◆ Prompt ◆
Edit the records below so that "utility pole" becomes "telephone pole" wherever it appears, and leave every other word as it is.

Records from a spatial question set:
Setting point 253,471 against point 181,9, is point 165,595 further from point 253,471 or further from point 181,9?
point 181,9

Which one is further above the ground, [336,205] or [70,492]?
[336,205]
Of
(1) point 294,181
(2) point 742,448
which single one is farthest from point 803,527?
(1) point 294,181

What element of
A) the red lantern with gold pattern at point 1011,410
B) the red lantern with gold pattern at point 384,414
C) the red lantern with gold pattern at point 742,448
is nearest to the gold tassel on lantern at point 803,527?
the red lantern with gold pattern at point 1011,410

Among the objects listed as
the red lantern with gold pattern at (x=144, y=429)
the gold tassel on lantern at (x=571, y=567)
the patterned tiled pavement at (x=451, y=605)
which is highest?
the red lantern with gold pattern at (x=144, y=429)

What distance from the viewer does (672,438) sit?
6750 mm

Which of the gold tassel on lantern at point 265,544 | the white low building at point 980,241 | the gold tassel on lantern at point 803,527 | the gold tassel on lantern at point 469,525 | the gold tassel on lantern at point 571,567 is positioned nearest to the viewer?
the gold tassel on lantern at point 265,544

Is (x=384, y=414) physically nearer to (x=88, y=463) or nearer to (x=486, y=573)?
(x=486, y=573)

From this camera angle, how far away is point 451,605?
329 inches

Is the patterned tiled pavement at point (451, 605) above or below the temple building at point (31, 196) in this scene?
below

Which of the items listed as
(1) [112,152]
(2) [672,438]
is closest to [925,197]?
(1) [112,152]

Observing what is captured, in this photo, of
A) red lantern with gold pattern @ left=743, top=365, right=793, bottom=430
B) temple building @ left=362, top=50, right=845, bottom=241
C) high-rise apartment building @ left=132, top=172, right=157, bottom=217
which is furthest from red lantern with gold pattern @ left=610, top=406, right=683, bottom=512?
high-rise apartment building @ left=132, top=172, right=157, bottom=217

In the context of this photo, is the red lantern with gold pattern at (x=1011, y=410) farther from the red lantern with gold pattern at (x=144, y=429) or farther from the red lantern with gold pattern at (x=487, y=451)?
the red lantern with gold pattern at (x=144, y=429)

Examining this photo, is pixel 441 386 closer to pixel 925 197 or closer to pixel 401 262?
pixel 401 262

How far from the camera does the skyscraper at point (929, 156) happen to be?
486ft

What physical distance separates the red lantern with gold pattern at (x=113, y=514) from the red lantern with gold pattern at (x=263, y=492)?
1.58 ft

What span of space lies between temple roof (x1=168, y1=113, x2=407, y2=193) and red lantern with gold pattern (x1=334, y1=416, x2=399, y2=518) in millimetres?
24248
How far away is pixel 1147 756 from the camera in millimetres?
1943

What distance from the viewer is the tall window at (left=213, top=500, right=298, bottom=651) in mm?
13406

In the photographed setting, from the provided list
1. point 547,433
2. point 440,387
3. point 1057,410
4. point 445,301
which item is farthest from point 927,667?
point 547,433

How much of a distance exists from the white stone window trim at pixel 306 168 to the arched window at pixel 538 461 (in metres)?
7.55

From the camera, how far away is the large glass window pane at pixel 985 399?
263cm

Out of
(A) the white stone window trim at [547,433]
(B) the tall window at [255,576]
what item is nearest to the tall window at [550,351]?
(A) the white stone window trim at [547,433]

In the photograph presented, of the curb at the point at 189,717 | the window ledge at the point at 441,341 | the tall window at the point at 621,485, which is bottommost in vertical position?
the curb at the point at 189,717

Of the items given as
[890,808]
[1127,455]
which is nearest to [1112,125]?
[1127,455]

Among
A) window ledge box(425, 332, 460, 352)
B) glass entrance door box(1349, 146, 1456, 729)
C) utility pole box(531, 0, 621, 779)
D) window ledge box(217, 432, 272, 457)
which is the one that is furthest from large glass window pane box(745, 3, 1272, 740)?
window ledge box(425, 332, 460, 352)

◆ Worked solution ◆
Setting point 253,471 against point 181,9, is point 165,595 further from point 253,471 or further from point 181,9?
point 181,9

Which one is further above the ground, [336,205] or [70,492]?
[336,205]
Of
(1) point 294,181
(2) point 742,448
which single one is farthest from point 803,527?
(1) point 294,181

What element of
A) the red lantern with gold pattern at point 1011,410
B) the red lantern with gold pattern at point 384,414
C) the red lantern with gold pattern at point 742,448
is nearest to the gold tassel on lantern at point 803,527?
the red lantern with gold pattern at point 1011,410

Among the objects listed as
the red lantern with gold pattern at (x=144, y=429)
the gold tassel on lantern at (x=571, y=567)
the patterned tiled pavement at (x=451, y=605)
which is highest?
the red lantern with gold pattern at (x=144, y=429)

What distance from the viewer does (672,438) sit?
6750 mm

Which of the gold tassel on lantern at point 265,544 | the white low building at point 980,241 | the gold tassel on lantern at point 803,527 | the gold tassel on lantern at point 469,525 | the gold tassel on lantern at point 571,567 is positioned nearest to the viewer?
the gold tassel on lantern at point 265,544

Is (x=384, y=414) physically nearer to (x=88, y=463) or nearer to (x=486, y=573)?
(x=486, y=573)

From this camera angle, how far away is point 451,605?
329 inches

Is the patterned tiled pavement at point (451, 605) above or below the temple building at point (31, 196) in this scene?
below

Which of the items listed as
(1) [112,152]
(2) [672,438]
is closest to [925,197]?
(1) [112,152]

Observing what is captured, in this photo, of
A) red lantern with gold pattern @ left=743, top=365, right=793, bottom=430
B) temple building @ left=362, top=50, right=845, bottom=241
C) high-rise apartment building @ left=132, top=172, right=157, bottom=217
which is furthest from red lantern with gold pattern @ left=610, top=406, right=683, bottom=512?
high-rise apartment building @ left=132, top=172, right=157, bottom=217

In the context of this photo, is the red lantern with gold pattern at (x=1011, y=410) farther from the red lantern with gold pattern at (x=144, y=429) or farther from the red lantern with gold pattern at (x=487, y=451)?
the red lantern with gold pattern at (x=144, y=429)

Examining this photo, is pixel 441 386 closer to pixel 925 197 or closer to pixel 401 262?
pixel 401 262

How far from the camera does the skyscraper at point (929, 156) happen to be?
486ft

What physical distance separates the red lantern with gold pattern at (x=113, y=514) from the red lantern with gold pattern at (x=263, y=492)?
1.58 ft

What span of space lies between temple roof (x1=168, y1=113, x2=407, y2=193) and red lantern with gold pattern (x1=334, y1=416, x2=399, y2=518) in millimetres?
24248
How far away is pixel 1147 756 from the camera in millimetres?
1943

What distance from the viewer is the tall window at (left=213, top=500, right=298, bottom=651) in mm?
13406

In the photographed setting, from the provided list
1. point 547,433
2. point 440,387
3. point 1057,410
4. point 445,301
which item is farthest from point 927,667?
point 547,433

How much of a distance exists from the white stone window trim at pixel 306 168 to the arched window at pixel 538 461 (in metres)?
7.55

From the camera, how far away is the large glass window pane at pixel 985 399?
263cm

Out of
(A) the white stone window trim at [547,433]
(B) the tall window at [255,576]
what item is nearest to the tall window at [550,351]?
(A) the white stone window trim at [547,433]

In the photograph presented, of the curb at the point at 189,717 | the window ledge at the point at 441,341 | the tall window at the point at 621,485, which is bottommost in vertical position?
the curb at the point at 189,717

Of the items given as
[890,808]
[1127,455]
which is nearest to [1112,125]?
[1127,455]

Among
A) window ledge box(425, 332, 460, 352)
B) glass entrance door box(1349, 146, 1456, 729)
C) telephone pole box(531, 0, 621, 779)
D) window ledge box(217, 432, 272, 457)
which is the one that is furthest from large glass window pane box(745, 3, 1272, 740)?
window ledge box(425, 332, 460, 352)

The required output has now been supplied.